Schwere Vorwürfe gegen Tesla: IG Metall bietet um Werk Anlaufstellen für Mitarbeiter
Die große Autofabrik in Brandenburg ist bereits seit der Eröffnung ein Streifall. Auf der einen Seite ist das Tesla-Werk inzwischen der mit Abstand größte Arbeitgeber in der Region, hat beispielsweise auch viele langjährig Arbeitslose eingestellt und bildet Nachwuchskräfte aus. Erst kürzlich wurden jedoch wieder schwere Vorwürfe gegen Tesla laut, bei denen sogar von Amputationen und Stromschlägen während der Arbeit die Rede war. Nach eigenen Angaben produziert Tesla in Grünheide rund 5.000 E-Autos pro Woche. Das wird mitunter zwar bezweifelt, zeigt jedoch den hohen Leistungsdruck in der Fabrik.

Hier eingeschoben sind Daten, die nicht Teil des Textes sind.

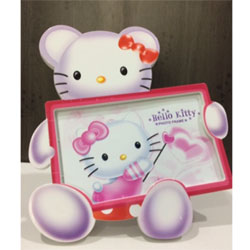 hello kitty photo frame to Kakinada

Parallel zur Aktion im Werk veranstaltet die Bezirksgruppe der IG Metall auch um die „Giga Berlin“ eine große Unterstützungsaktion und bietet den Mitarbeitern auf dem Arbeits- oder Heimweg an den Bahnhöfen Fangschleuse und Erkner sowie auch direkt vor den Werkstoren die Möglichkeit zu Gesprächen an. Die Tesla-Mitarbeiter würden sich seit langem über die Arbeitsbedingungen sowie über Personalmangel und überzogene Produktionsziele beklagen und seien deshalb auch froh gewesen, dass die Gewerkschaft nun vor Ort sei. „Endlich kommt die IG Metall zu uns“, sei zu hören gewesen.